## Texte fourni
+--
First published on 12/06/2019, and last updated on 02/28/2020

Par Diel Mochire et Joseph Itongwa Mukumo, Coordinateur Régional du Consortium APAC pour les Ecosystèmes Forestiers d’Afrique Centrale.

Du 3 au 5 décembre 2019, Kinshasa a acueilli le Forum national organisé pour le lancement de l’Initiative Interreligieuse pour les Forêts Tropicales (IRI) en République Démocratique du Congo (RDC).

Une initiative interreligieuse pour la protection des forêts tropicales

Cette initiative est une alliance multiconfessionnelle, lancée en juin 2017 au Centre Nobel de la Paix d’Oslo, en présence de représentants religieux venus de 21 pays différents, d’écologistes, de scientifiques, de représentants de peuples autochtones et d’ONG de la société civile.

L’objectif poursuivi par cette initiative est de lutter contre la destruction massive des forêts tropicales. En effet, une superficie de forêt équivalente à celle de l’Autriche disparaît chaque année.

L’initiative vise en particulier à donner un leadership religieux aux efforts menés pour la protection des forêts tropicales et leurs gardiens (les peuples autochtones et les communautés locales), tout en signalant l’urgence de ces mesures face au changement climatique.

« L’ampleur de ce combat exige un changement tectonique des valeurs à l’échelle internationale, » a déclaré Vidar Helgesen, Ministre norvégien du climat et de l’environnement. « Cela ne relève plus du domaine de la politique, du commerce ou de la science, mais de celui de la spiritualité, de la foi et des convictions morales », a-t-il ajouté.
+--
## Tâches à réaliser
a – Reformulez plus brièvement le paragraphe du texte qui commence par « Cette initiative est une alliance multiconfessionnelle », en conservant ses faits principaux.
b – Reproduisez à l'identique le passage du texte qui s'ouvre sur les mots contenant « Du 3 au 5 décembre » et se clôt sur « la société civile. ».

## Matériel présenté
+--
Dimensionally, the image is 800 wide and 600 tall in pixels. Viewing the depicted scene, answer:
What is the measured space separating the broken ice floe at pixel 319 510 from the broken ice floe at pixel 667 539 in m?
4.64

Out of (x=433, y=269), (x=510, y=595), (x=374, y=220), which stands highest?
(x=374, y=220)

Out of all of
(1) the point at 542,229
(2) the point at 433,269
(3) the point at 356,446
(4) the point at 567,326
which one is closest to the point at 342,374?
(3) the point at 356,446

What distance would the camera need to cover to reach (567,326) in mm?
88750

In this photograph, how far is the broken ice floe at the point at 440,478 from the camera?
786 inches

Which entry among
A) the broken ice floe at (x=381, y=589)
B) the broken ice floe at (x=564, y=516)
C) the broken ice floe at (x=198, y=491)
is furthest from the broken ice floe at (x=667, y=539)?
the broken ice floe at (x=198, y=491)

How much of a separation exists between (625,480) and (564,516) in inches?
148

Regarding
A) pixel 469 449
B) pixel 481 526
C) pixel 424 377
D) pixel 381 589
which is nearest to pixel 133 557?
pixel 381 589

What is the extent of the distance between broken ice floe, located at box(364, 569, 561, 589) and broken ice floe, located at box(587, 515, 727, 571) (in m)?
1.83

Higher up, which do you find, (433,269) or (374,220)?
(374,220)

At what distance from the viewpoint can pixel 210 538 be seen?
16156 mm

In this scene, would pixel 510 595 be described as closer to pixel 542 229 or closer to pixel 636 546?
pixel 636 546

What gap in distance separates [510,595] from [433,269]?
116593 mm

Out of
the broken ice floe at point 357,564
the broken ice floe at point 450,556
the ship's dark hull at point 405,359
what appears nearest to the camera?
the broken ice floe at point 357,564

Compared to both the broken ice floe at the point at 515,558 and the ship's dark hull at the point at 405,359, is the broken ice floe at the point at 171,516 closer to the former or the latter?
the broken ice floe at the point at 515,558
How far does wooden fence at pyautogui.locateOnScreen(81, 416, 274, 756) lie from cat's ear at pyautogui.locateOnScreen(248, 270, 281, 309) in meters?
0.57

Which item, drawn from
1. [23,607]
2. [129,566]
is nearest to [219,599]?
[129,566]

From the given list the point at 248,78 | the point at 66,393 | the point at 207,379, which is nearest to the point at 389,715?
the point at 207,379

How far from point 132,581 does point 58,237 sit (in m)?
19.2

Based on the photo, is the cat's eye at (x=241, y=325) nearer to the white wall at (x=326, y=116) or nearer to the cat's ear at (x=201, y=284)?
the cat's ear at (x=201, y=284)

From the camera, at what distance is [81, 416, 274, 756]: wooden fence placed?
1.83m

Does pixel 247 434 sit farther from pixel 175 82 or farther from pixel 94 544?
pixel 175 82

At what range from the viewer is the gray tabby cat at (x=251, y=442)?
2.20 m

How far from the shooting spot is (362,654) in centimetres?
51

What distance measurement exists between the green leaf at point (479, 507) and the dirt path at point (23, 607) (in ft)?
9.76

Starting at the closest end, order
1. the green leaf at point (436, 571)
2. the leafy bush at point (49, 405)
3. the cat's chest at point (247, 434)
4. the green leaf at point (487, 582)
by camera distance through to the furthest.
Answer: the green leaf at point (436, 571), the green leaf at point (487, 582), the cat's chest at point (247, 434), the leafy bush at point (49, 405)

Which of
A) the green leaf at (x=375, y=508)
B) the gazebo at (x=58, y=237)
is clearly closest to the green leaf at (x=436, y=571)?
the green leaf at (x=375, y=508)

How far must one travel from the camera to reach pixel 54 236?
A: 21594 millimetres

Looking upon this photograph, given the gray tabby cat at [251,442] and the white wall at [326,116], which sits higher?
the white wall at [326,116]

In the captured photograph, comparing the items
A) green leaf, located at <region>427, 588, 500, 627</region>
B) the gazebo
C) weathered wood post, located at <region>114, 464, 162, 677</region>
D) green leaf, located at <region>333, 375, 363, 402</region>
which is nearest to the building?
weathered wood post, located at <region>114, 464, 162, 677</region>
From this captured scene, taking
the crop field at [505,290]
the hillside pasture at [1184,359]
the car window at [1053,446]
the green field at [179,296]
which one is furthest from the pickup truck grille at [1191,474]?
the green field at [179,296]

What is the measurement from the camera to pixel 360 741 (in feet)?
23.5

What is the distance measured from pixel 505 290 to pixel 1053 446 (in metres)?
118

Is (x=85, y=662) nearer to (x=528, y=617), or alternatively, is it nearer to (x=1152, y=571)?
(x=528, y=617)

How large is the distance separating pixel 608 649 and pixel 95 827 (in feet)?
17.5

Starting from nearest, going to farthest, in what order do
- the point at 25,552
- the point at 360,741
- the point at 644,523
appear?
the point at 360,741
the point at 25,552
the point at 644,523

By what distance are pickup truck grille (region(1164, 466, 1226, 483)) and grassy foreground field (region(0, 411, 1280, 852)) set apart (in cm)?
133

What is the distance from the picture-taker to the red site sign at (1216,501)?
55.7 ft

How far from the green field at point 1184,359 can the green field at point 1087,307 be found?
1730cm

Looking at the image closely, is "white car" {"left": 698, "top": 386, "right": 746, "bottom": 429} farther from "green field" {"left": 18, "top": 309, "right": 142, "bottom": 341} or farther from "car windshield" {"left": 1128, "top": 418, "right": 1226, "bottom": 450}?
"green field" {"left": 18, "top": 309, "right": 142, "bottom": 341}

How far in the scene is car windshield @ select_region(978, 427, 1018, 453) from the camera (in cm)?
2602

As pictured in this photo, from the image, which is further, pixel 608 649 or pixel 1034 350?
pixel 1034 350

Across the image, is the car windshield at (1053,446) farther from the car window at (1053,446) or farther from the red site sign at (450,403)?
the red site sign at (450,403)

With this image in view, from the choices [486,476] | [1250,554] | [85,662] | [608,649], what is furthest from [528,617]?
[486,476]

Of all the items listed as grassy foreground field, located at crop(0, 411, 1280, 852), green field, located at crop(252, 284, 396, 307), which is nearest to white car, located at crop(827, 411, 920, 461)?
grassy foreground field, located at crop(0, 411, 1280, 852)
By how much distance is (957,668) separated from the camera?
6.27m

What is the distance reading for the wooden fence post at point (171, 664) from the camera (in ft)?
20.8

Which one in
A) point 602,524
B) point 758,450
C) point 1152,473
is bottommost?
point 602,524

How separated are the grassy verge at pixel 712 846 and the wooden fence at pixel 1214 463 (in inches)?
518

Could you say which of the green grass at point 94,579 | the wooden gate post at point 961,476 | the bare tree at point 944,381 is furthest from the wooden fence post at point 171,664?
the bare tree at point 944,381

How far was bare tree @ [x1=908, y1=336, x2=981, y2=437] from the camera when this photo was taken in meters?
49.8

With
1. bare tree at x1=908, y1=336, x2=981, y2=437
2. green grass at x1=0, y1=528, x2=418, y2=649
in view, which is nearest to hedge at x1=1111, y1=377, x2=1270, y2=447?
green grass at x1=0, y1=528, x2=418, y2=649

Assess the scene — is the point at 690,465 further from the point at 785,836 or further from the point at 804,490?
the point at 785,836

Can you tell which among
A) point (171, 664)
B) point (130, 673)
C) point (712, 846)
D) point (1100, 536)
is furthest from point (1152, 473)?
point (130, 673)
+--
## Réponses à l'exercice
a – Cette alliance multiconfessionnelle a été lancée en juin 2017 au Centre Nobel de la Paix d'Oslo, en présence de représentants religieux de 21 pays, d'écologistes, de scientifiques, de représentants de peuples autochtones et d'ONG de la société civile.

b –
Du 3 au 5 décembre 2019, Kinshasa a acueilli le Forum national organisé pour le lancement de l’Initiative Interreligieuse pour les Forêts Tropicales (IRI) en République Démocratique du Congo (RDC).

Une initiative interreligieuse pour la protection des forêts tropicales

Cette initiative est une alliance multiconfessionnelle, lancée en juin 2017 au Centre Nobel de la Paix d’Oslo, en présence de représentants religieux venus de 21 pays différents, d’écologistes, de scientifiques, de représentants de peuples autochtones et d’ONG de la société civile.